→ WHAT THE TASK ASKS
How many lines in the material below contain the string "farther"? Reply with the number alone.
— start MATERIALS PROVIDED —
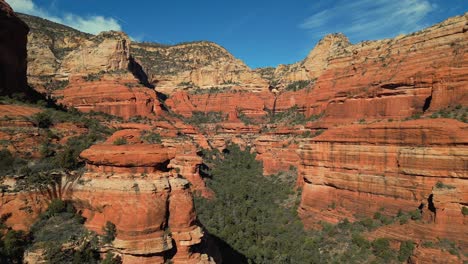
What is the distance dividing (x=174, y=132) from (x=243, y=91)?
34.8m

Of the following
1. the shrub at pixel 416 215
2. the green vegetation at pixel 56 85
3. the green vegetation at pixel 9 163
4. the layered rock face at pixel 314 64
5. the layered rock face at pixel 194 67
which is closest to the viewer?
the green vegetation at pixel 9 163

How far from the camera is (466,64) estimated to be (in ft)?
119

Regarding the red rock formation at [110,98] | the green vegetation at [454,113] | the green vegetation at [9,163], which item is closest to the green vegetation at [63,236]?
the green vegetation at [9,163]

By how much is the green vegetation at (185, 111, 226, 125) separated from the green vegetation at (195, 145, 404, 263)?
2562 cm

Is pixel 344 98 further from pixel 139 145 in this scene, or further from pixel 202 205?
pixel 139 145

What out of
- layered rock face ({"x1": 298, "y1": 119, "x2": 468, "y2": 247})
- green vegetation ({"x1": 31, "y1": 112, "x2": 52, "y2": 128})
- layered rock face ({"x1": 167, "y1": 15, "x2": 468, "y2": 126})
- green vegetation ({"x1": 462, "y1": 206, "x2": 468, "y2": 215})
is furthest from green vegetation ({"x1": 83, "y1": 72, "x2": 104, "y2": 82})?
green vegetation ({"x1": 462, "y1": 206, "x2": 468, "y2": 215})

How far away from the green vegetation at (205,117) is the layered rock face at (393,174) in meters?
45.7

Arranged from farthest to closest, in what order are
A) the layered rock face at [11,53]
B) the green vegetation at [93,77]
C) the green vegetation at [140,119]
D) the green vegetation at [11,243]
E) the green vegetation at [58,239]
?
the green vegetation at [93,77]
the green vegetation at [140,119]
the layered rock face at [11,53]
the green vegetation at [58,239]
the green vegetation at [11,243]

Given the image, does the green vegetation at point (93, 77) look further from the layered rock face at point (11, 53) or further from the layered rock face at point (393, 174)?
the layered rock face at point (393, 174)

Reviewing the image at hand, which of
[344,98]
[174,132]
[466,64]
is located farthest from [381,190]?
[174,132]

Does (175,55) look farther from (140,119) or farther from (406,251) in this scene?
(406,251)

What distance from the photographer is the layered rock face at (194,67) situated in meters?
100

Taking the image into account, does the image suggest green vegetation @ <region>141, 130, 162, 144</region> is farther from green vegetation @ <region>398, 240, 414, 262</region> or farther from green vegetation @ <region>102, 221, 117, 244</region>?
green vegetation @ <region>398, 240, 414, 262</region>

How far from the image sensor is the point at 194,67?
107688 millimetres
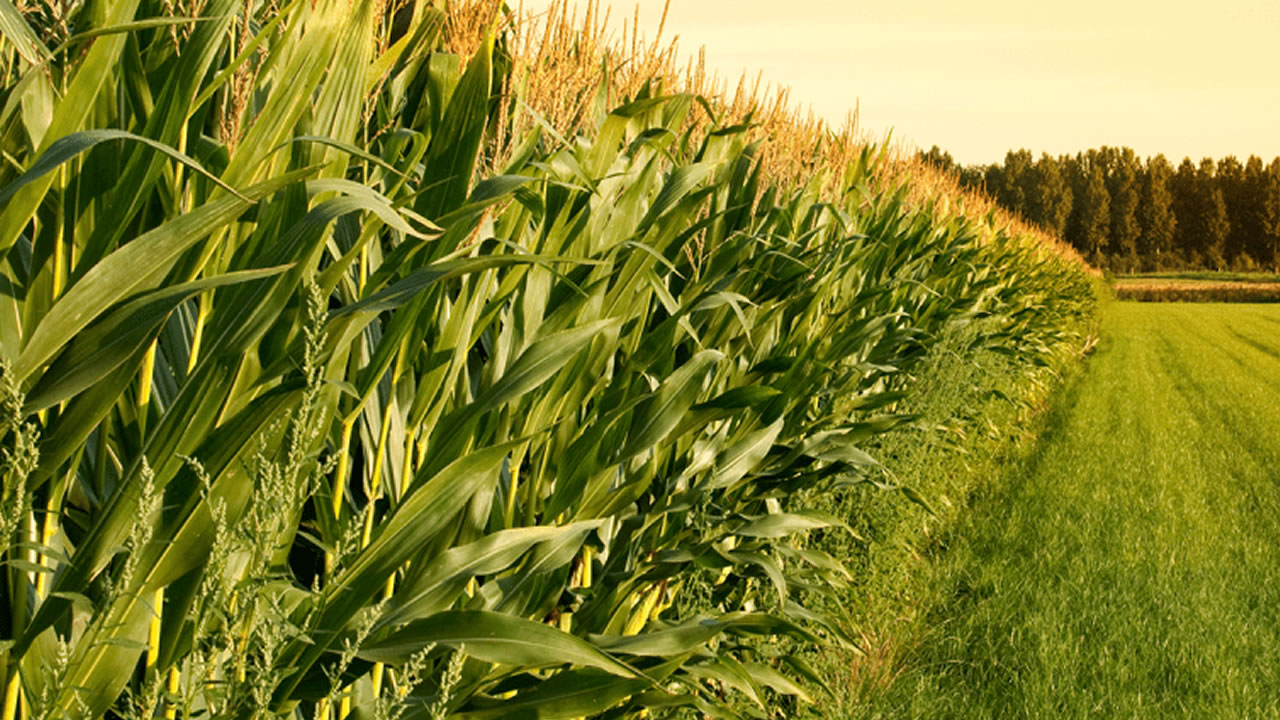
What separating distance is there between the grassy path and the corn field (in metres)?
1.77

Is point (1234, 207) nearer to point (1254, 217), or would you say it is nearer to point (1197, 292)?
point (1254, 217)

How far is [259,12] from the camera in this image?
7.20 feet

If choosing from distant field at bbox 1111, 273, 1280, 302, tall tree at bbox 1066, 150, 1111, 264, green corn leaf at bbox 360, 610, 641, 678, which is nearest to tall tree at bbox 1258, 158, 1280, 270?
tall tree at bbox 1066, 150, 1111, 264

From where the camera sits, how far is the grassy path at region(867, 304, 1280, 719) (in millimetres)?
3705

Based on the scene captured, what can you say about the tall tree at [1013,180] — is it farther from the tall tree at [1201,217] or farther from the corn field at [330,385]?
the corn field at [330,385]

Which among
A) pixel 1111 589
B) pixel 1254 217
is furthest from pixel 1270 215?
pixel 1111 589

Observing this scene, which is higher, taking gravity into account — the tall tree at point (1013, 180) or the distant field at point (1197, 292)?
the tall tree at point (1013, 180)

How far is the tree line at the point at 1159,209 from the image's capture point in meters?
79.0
— end MATERIALS PROVIDED —
— start MATERIALS PROVIDED —
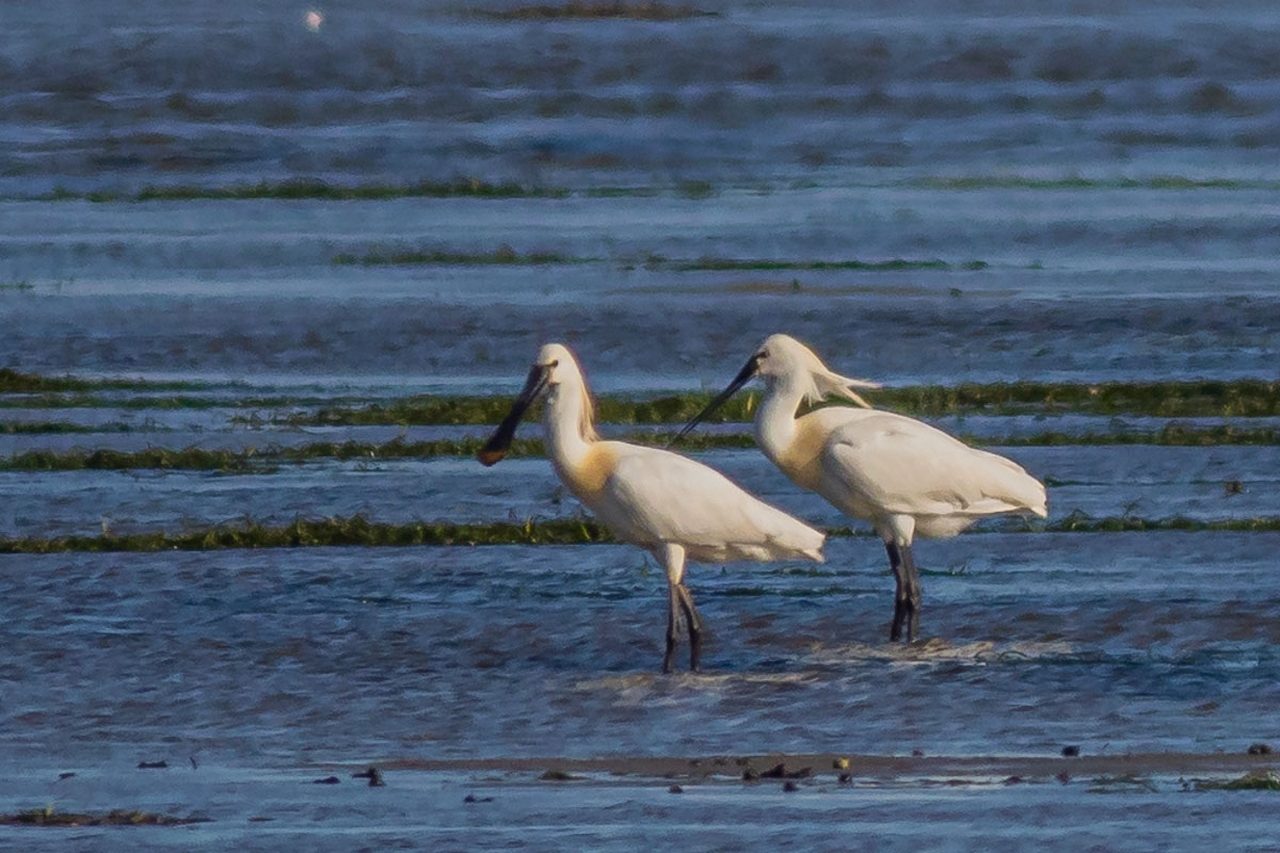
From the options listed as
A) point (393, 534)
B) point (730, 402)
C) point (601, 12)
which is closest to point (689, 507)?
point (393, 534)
— end MATERIALS PROVIDED —
→ ANSWER TO THIS PROBLEM
3